Had I told the nurses that Mrs Merton needed our love because she was alone in the world? I could not have been more wrong. Mrs Merton was surrounded by love.

Lady Tarrant told me that Mrs Merton had been nanny to her three children and had been given absolute charge of them when she was abroad with her husband. When the children grew up, Mrs Merton had been retained as housekeeper. The whole family loved her, and her devotion to the family had always been well beyond what was expected of a paid servant. Lady Tarrant spent about half an hour with Mrs Merton, who afterwards said, ‘My Lady has been such a support to me in life. She was always so good, so kind. I’ve been blessed.’

It wasn’t until the sons and the daughter came that we saw the extent of their love. They were distraught, especially the youngest, Jason, a man of about thirty-five who was well dressed, competent, affluent. No one would have expected him to break down in my office – but he did. Nanny Merton meant almost as much to him as his own mother. Was she really going to die? Could nothing be done? I assured him nothing would cure her – the sarcoma had been spreading slowly, and now the bones had broken, which usually caused the malignancy to spread faster through the lymph system and the bloodstream. He broke down and wept. I told him to spend as much time as he could with his childhood nanny, because she had, we estimated, only a week or two of life left, and the presence of those who loved her would be precious.

The older brother came with his wife. Mrs Merton was surrounded by pineapples, peaches and grapes, none of which she could eat. When the orchids arrived, she murmured ‘how pretty’ and drifted off to sleep again. But when their sister arrived with her children, who had picked a bunch of forget-me-nots from the garden, Mrs Merton stretched out a frail hand and briefly returned to the world of the living.

‘Forget-me-not eyes … Never forget my Bert, my lad. Smiling and waving and marching off,’ she murmured. The children didn’t understand. How could they?

Before going off duty that evening, I went into the side ward to see Mrs Merton. It was quiet in there. Time had never seemed so measureless, silence had never seemed so intense as it did while I was feeling her pulse, feeling the slow, ever slower pulse of mortality.

A nurse had put the orchids on the windowsill, and placed the forget-me-nots in a small vase on the bed table where she could see them. Mrs Merton sensed my presence and opened her eyes. ‘I will soon be going to my Bert,’ she murmured, looking at the vase. ‘He’s waiting for me, I know. Waiting, my dear lad.’

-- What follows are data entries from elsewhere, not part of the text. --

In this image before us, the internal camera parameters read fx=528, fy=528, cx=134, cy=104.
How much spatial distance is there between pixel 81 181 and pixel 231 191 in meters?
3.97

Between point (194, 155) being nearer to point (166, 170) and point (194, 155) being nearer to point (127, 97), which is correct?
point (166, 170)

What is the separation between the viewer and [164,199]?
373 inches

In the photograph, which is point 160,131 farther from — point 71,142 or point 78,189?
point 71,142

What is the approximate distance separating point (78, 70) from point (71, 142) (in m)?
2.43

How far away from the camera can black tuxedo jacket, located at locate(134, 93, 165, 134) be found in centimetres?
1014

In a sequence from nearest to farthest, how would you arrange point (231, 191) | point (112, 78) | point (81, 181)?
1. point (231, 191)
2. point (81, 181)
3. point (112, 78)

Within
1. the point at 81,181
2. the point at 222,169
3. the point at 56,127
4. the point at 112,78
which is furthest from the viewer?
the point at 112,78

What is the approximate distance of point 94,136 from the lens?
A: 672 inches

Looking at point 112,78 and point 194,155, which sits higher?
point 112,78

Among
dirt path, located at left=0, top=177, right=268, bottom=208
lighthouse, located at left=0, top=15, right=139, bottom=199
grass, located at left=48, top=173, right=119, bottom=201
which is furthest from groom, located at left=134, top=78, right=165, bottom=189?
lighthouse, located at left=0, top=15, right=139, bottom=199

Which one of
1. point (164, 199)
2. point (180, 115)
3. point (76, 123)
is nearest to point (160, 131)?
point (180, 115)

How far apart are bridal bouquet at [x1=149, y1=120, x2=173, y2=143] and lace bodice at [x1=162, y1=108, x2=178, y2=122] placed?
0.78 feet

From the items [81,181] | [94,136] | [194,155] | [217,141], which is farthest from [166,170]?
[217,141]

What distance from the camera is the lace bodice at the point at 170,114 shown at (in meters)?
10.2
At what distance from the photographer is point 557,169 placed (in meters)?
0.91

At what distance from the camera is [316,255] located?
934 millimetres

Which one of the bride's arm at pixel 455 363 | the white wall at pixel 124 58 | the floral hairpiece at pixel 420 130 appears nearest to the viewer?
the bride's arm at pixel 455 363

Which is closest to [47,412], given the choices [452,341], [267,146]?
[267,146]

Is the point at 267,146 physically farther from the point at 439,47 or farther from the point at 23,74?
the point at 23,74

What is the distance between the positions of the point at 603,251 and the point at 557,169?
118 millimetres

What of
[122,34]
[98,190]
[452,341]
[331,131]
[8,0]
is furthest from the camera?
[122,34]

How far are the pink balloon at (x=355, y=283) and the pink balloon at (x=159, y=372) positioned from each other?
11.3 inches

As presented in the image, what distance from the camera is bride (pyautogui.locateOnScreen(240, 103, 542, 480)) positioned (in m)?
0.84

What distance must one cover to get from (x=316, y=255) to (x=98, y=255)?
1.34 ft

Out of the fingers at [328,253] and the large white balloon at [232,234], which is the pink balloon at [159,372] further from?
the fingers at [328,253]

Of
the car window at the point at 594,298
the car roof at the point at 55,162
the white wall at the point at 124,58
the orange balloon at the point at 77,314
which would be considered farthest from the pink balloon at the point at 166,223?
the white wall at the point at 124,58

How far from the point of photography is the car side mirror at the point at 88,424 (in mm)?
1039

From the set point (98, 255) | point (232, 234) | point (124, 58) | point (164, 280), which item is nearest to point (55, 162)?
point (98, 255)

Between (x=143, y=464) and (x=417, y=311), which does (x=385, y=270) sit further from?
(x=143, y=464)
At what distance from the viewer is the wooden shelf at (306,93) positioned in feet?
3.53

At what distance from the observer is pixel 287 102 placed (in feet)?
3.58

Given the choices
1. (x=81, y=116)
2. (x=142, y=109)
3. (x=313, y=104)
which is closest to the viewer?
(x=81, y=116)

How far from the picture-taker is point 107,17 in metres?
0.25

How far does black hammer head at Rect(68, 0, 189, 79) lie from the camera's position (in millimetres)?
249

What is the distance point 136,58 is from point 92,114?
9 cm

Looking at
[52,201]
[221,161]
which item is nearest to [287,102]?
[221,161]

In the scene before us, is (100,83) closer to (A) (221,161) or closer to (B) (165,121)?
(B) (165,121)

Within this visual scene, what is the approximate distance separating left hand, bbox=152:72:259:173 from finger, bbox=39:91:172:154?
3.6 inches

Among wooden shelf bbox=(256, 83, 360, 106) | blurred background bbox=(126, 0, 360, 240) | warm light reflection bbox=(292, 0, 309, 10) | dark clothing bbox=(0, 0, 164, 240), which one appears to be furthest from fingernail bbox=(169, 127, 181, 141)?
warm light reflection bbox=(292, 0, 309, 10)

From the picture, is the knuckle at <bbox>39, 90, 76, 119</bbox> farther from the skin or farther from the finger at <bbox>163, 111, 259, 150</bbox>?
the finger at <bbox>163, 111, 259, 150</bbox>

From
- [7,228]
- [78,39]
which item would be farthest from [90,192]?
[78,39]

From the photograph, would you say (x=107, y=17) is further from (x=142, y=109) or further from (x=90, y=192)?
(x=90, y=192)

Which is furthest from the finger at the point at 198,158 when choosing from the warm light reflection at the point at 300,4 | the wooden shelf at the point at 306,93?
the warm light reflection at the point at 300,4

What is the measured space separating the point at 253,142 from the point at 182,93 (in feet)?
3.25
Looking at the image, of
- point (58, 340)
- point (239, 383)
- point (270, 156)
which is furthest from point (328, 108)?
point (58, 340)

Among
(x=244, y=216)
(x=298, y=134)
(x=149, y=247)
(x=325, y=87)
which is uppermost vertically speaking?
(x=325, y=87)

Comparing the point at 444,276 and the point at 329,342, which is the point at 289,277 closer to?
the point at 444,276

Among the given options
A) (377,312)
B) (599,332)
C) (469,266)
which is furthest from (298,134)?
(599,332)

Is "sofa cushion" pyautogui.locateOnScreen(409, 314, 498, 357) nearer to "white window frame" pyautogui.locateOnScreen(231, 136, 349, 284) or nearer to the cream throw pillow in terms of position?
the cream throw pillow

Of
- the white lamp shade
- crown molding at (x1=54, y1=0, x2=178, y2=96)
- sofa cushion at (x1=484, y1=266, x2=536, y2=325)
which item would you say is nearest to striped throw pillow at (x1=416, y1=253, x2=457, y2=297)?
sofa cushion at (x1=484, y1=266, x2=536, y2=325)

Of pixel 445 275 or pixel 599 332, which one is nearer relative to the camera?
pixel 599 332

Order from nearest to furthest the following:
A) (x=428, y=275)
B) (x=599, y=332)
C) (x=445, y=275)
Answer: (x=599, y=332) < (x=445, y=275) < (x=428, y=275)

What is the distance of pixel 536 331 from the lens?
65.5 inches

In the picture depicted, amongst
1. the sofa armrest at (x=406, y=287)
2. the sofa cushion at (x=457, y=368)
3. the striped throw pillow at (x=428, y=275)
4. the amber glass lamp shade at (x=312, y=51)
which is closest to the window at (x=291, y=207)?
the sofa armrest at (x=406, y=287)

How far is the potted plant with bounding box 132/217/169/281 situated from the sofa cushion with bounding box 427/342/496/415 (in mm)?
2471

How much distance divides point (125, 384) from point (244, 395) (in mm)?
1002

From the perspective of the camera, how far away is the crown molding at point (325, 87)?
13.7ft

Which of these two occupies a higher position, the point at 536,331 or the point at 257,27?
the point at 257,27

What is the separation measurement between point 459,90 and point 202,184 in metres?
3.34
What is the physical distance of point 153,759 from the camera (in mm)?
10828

‘I’m sure he is. I have not the slightest doubt he will be there to greet you,’ I said.

Slowly she turned her eyes from the spring flowers to meet mine. ‘One thing bothers me, though,’ she said softly.

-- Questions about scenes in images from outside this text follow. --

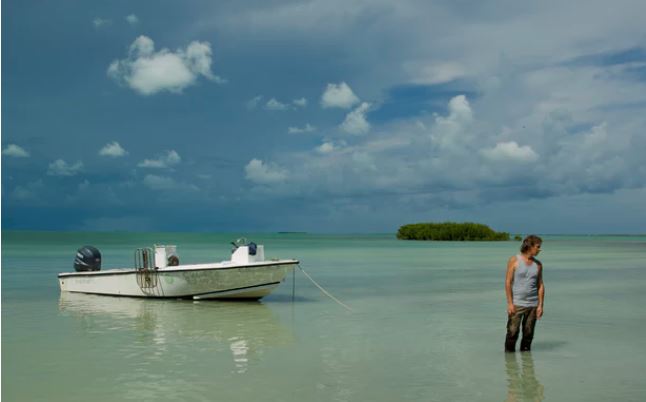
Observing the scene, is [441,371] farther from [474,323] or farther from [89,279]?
[89,279]

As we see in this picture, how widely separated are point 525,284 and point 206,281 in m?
9.73

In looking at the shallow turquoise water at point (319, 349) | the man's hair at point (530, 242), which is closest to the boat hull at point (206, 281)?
the shallow turquoise water at point (319, 349)

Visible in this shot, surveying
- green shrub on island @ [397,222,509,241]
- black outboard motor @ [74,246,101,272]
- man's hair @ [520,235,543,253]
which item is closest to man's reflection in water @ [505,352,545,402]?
man's hair @ [520,235,543,253]

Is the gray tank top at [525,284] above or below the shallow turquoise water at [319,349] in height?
above

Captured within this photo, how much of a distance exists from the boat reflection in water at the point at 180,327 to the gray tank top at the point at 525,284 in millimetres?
3899

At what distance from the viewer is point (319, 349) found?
10.8 meters

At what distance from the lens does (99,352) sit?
421 inches

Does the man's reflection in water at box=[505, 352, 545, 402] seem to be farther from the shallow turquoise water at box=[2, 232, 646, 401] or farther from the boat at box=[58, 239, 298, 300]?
the boat at box=[58, 239, 298, 300]

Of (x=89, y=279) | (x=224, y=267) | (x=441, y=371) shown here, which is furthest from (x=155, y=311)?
(x=441, y=371)

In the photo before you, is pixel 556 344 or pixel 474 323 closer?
pixel 556 344

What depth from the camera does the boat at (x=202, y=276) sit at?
55.0ft

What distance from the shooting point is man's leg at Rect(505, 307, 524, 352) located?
9.27m

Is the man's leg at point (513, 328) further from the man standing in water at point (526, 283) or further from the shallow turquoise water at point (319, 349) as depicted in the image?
the shallow turquoise water at point (319, 349)

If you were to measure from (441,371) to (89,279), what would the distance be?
491 inches
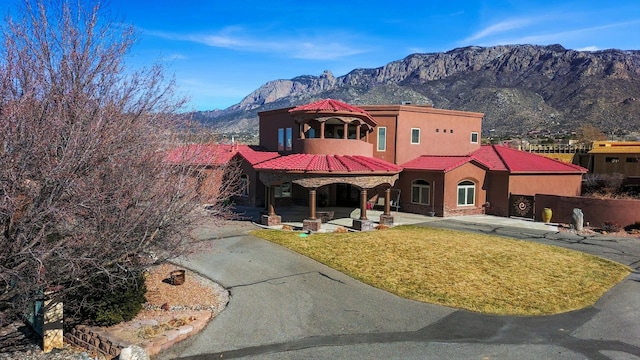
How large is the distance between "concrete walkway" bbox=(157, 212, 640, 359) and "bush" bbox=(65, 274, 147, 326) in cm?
168

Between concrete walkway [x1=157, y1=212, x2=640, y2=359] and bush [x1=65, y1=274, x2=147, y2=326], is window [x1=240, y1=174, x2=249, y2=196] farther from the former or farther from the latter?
bush [x1=65, y1=274, x2=147, y2=326]

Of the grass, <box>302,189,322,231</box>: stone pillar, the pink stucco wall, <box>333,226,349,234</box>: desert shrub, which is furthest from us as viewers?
the pink stucco wall

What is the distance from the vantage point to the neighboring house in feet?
141

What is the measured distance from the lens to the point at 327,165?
22.2 meters

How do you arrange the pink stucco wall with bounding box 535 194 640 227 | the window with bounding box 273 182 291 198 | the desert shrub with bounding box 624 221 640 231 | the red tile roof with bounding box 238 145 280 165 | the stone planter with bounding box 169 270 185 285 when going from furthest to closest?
the window with bounding box 273 182 291 198 → the red tile roof with bounding box 238 145 280 165 → the pink stucco wall with bounding box 535 194 640 227 → the desert shrub with bounding box 624 221 640 231 → the stone planter with bounding box 169 270 185 285

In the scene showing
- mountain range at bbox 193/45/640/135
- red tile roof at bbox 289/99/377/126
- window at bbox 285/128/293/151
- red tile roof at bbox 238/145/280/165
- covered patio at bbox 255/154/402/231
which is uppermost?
mountain range at bbox 193/45/640/135

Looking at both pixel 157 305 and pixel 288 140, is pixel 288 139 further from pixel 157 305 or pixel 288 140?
pixel 157 305

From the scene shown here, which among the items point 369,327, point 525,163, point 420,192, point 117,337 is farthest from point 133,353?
point 525,163

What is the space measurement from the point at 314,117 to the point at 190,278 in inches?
561

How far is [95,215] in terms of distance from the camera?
768 centimetres

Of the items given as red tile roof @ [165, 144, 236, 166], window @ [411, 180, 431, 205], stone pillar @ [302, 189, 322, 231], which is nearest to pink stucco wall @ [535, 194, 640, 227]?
window @ [411, 180, 431, 205]

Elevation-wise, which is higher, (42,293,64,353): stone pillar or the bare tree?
the bare tree

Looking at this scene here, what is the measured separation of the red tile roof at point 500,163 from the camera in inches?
1073

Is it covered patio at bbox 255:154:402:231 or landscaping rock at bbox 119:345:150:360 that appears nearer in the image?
landscaping rock at bbox 119:345:150:360
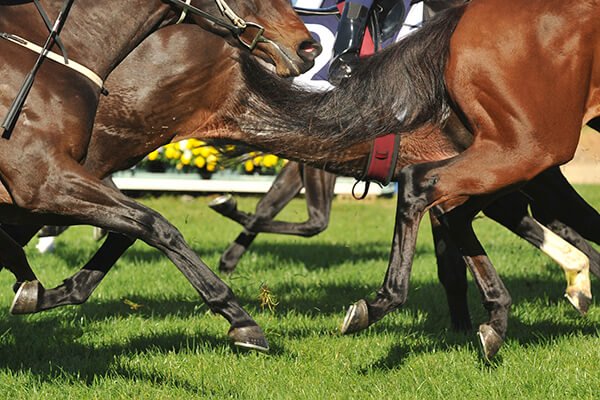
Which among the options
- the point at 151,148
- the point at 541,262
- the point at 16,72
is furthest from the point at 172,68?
the point at 541,262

I leaned closer. ‘What is it? Surely nothing can bother you?’

She made an enormous effort to speak. ‘Sister, do you think he will know me? My hair was chestnut brown when he went marching off. He loved my hair. Now it’s all grey. Do you think he will still love me?’

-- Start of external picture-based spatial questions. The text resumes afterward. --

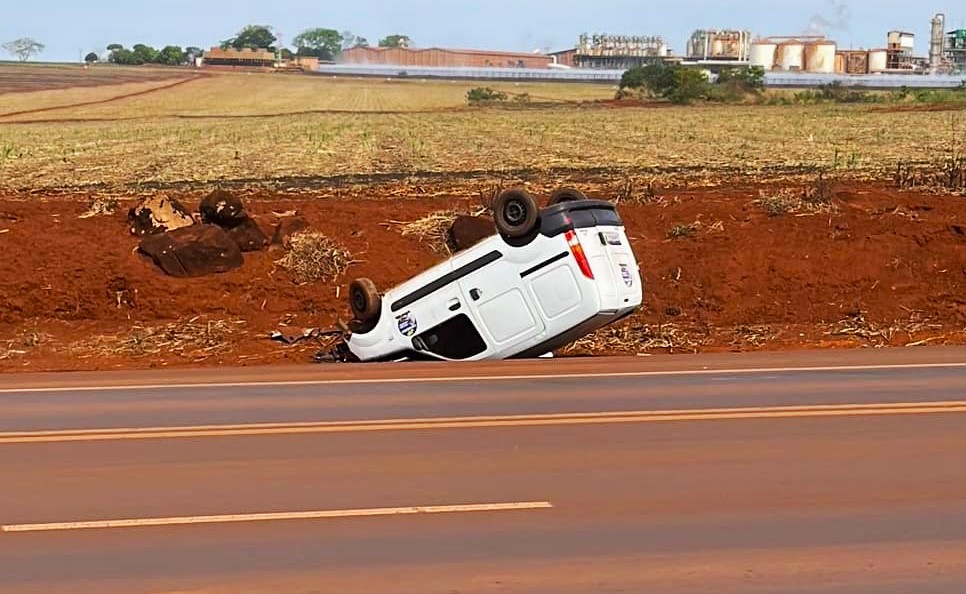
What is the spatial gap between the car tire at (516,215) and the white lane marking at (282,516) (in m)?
5.51

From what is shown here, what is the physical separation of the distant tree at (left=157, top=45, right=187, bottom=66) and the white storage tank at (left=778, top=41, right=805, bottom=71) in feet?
260

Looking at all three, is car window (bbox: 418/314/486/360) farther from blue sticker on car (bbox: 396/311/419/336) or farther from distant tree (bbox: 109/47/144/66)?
distant tree (bbox: 109/47/144/66)

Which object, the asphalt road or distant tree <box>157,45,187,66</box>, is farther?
distant tree <box>157,45,187,66</box>

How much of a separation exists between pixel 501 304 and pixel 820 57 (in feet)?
557

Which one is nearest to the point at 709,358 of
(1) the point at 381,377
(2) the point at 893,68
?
(1) the point at 381,377

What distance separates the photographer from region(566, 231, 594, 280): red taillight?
12680 mm

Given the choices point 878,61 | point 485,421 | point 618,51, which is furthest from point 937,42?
point 485,421

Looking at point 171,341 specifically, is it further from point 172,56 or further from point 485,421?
point 172,56

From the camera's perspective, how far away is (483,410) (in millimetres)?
10562

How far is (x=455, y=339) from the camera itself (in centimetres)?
1348

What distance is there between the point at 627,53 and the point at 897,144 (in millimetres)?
154380

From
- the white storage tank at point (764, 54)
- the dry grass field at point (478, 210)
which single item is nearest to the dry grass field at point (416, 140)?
the dry grass field at point (478, 210)

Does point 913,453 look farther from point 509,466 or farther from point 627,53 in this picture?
point 627,53

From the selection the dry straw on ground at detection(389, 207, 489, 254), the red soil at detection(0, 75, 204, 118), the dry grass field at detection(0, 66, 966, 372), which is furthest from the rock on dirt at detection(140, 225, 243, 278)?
the red soil at detection(0, 75, 204, 118)
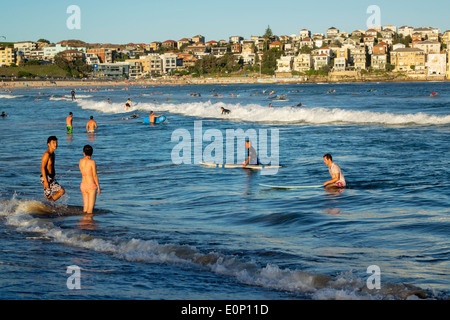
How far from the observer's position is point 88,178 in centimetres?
1204

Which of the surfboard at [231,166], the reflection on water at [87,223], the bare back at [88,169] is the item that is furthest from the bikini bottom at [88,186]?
the surfboard at [231,166]

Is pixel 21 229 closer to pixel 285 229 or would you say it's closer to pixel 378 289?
pixel 285 229

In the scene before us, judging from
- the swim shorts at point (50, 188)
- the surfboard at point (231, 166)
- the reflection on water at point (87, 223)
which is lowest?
the reflection on water at point (87, 223)

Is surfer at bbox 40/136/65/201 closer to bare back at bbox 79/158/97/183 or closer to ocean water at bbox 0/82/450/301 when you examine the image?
ocean water at bbox 0/82/450/301

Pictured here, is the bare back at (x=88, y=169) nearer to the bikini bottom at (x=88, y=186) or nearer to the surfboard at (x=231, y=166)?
the bikini bottom at (x=88, y=186)

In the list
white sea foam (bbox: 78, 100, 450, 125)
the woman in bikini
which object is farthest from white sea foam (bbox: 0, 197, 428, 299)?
white sea foam (bbox: 78, 100, 450, 125)

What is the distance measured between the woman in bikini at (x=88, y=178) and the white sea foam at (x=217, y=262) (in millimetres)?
969

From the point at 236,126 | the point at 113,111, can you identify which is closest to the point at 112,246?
the point at 236,126

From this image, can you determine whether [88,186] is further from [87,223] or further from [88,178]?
[87,223]

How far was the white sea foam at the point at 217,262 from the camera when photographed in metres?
7.57

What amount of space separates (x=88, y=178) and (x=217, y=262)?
172 inches

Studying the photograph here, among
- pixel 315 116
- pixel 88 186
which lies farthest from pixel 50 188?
pixel 315 116

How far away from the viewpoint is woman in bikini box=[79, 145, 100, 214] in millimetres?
11906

Close to tears, I said very slowly, ‘Mrs Merton, nothing can change love. You know that, don’t you?’ She nodded her head. ‘He is waiting for you, and he loves you. For him, you have not changed.’

A little moan of contentment was her response, and she glanced again at the forget-me-nots. Her lips moved, but her words could not be heard. Then she closed her eyes, and did not open them again.

I telephoned the younger son, Jason, and told him that Mrs Merton would probably die that night. He arrived at about 11 o’clock and sat with her through many watchful hours, and she died as the dawn of a new day was breaking.

None of us knows whether there is life after death, but the simplicity and beauty of Mrs Merton’s faith is something I have seen many, many times. It was not necessarily a religious faith – God, the Church, Heaven, were never mentioned. Mrs Merton’s faith was grounded in love. And God, we are taught, is love.